▸ **Source document**
····················
# AGH University of Science and Technology Cracow Department of Electronics



# Custom system design in FPGA laboratory

# **Tutorial 1**

The Sequential cordic processor for sine &cosine calculations.

Author: Paweł Russek ver. 2018.03.06

# 1. Introduction

# 1.1. Objectives

The main goal of this tutorial is to walk the student through the design steps of the simple sequential custom processor. We will end up with the RTL (ang. Register Transfer Level) description of the custom processor for the sin/cos calculations. The RTL is most robust and commonly used HDL (ang. Hardware Description Language) coding style that is suitable for hardware synthesis i.e. creation of the hardware architecture.

As an example, we will use the vary popular and widely used cordic algorithm for sin/cos calculation, and consequently we will create the hardware description of cordic. The description will be delivered in Verilog HDL.

# 1.2. Prerequisites

Digital design background will be necessary for this tutorial. We expect the student to know principles of operation of synchronious sequential circuits. Also, the understanding of basic concepts that are foundation of any HDL will be necessary for this tutorial. The prior Verilog knowledge will be helpful but not absolutely necessary.

# 2. Cordic

Cordic (COordinate Rotation DIgital Computer) is an universal tool for calculation of the trigonometric and hyperbolic functions e.g. sin, cos, arctan, tanh. We will present cordic in rotation mode which is used for sin/cos calculation.

It is an iterative algorithm that replaces the multiplication/division by shift operations and therefore is useful for efficient hardware implementation.

In principle, cordic starts with angle  $\vartheta(0) = 0$ , and converge to the target angle  $\Theta$  by adding and subtracting decreasing angle values  $\alpha(0) > \alpha(1) > ... > \alpha(N-1)$ , where  $\vartheta(n+1) = \vartheta(n) + \alpha(n)$ , and  $\vartheta(N) \approx \Theta$ . Sin( $\Theta$ ) and cos( $\Theta$ ) are co-products of the iteration process. The details of the algorithm will follow.

# 2.1. Alternate vector representation

For the unit vector in Cartesian coordinates, we can replace vector coefficients  $\begin{bmatrix} x \\ y \end{bmatrix}$  by the corresponding sinus and cosinus values of the angle between the vector and the X axis i.e.  $\begin{bmatrix} x \\ y \end{bmatrix} = \begin{bmatrix} \cos \theta \\ \sin \theta \end{bmatrix}$ .
····················
▸ **Data segment**
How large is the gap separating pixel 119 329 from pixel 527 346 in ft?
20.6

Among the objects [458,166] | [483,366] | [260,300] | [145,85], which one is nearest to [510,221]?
····················
▸ **Work to do**
Carry the CORDIC tutorial forward from its last sentence. The lines are not needed for this.

▸ **Written answer**
It is depicted in Figure 1.

Consequently, to know sinus and cosinus values of the angle  $\vartheta$  it is equivalent to know the coordinates of the unit vector which form an angle  $\vartheta$  with the X axis.



## 2.2. Vector rotation

Given the vector  $\begin{bmatrix} x\theta \\ y\theta \end{bmatrix}$  , we can perform its rotation by the  $\alpha$  angle using the matrix multiplication:

$$\begin{bmatrix} xI\\yI \end{bmatrix} = \begin{bmatrix} \cos\alpha & -\sin\alpha\\ \sin\alpha & \cos\alpha \end{bmatrix} \begin{bmatrix} x\theta\\y\theta \end{bmatrix}$$

By extracting  $\cos(\alpha)$ , we can also express the rotaton as

$$\begin{bmatrix} xI\\yI \end{bmatrix} = \cos\alpha \begin{bmatrix} 1 & -\tan\alpha\\\tan\alpha & 1 \end{bmatrix} \begin{bmatrix} x\theta\\y\theta \end{bmatrix}.$$

It is also worth to note that the vector rotation by angle  $(-\alpha)$  can be express by means of angle  $\alpha$  as

$$\begin{bmatrix} xI\\yI \end{bmatrix} = \cos\alpha \begin{bmatrix} 1 & \tan\alpha\\ -\tan\alpha & 1 \end{bmatrix} \begin{bmatrix} x\theta\\y\theta \end{bmatrix}$$

because  $\cos(-\alpha) = \cos(\alpha)$ , and  $\tan(-\alpha) = -\tan(\alpha)$ .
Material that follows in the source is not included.